Anathem is set on Arbre, an Earthlike world that’s most sharply distinguished from Earth by the existence of the “avout”, men and women who take a vow of poverty and live in walled communities cloistered away from the secular world. They’re like monks and nuns, but instead of prayer or theology, they devote their lives to studying math and science. (There are also conventionally religious people, but they’re a much smaller faction than they are in our world, and the avout think they’re a little ridiculous.)
The avout are divided into four main orders, the Unarians, Decenarians, Centenarians, and Millennarians, who only open their doors to the outside world once every one, ten, hundred or thousand years respectively. The relationship between the avout and the secular power is wary but peaceful, although there’s been war between them in the distant past, culminating in two “Great Sacks” when fear of powerful new technologies developed by the avout spurred the secular power to destroy their communities and scatter them across the world.
The main character is a young avout named Fraa Erasmas, a member of the Decenarian order, who lives in the Concent of Saunt Edhar. He leads a peaceful life of research with his fellow avout, until their existence is interrupted when something astonishing appears in the sky, something that calls their entire view of reality into question, and sends Erasmas and his friends on a pilgrimage across the world and ultimately beyond it.
Because this major plot development happens midway through, it’s hard to discuss the second half of the book without huge spoilers.
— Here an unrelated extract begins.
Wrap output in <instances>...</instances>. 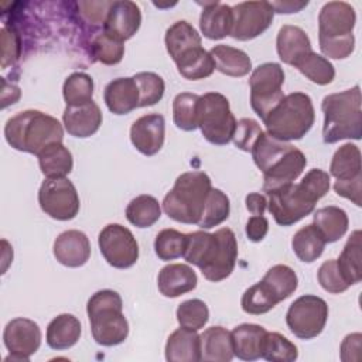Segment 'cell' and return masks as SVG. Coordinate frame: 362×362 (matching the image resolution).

But it suffices to say that the overarching Big Idea of Anathem is a musing on the many-worlds interpretation of quantum theory and Stephenson’s hypothesis about how it factors into human consciousness. He melds this with a philosophical exploration of Platonic epistemology, the idea that there’s a universe of pure forms of which our world is only an imperfect reflection, like shadows cast on a cave wall. Stephenson’s insight is to ask why there should be only two Platonic levels – and, more speculatively, what would happen if it were possible to travel from one level of reality to another?
Like most of Stephenson’s books, Anathem is a doorstopper. My hardcover copy is 890 pages, not including the appendices – yes, there are appendices, containing dense philosophical dialogues and step-by-step derivations of some of the mathematical theorems that play into the book. Not to give too much away, but there are also whole chapters devoted to arcane philosophical debate in dialogue form, as well as extremely detailed accounts of orbital dynamics and how you maneuver in space. Personally I don’t mind big books, but even so, sometimes it felt like the author was trying to show a little too much of his work.
Stephenson also loves to invent new words, which are sprinkled liberally throughout the text: instead of computers, for example, the Arbrans use “syndevs”, for “syntactic devices”; instead of scientists, they have “theors”. I’m sure he’d defend this as the expected result of language and technology developing along different paths on a parallel world (although if we’re going to follow Translation Convention and present dialogue in English when the characters are speaking the language of their own world, why not just use the English equivalents?), but it makes the first hundred pages or so very confusing, until you figure out what it all means.
But if you’re a fan of big, complex books that aren’t afraid to grapple with profound philosophical questions, you may well enjoy Anathem. Whether or not you agree with the physical theory that Stephenson puts forth, it’s still worth the trip to watch him play with ideas.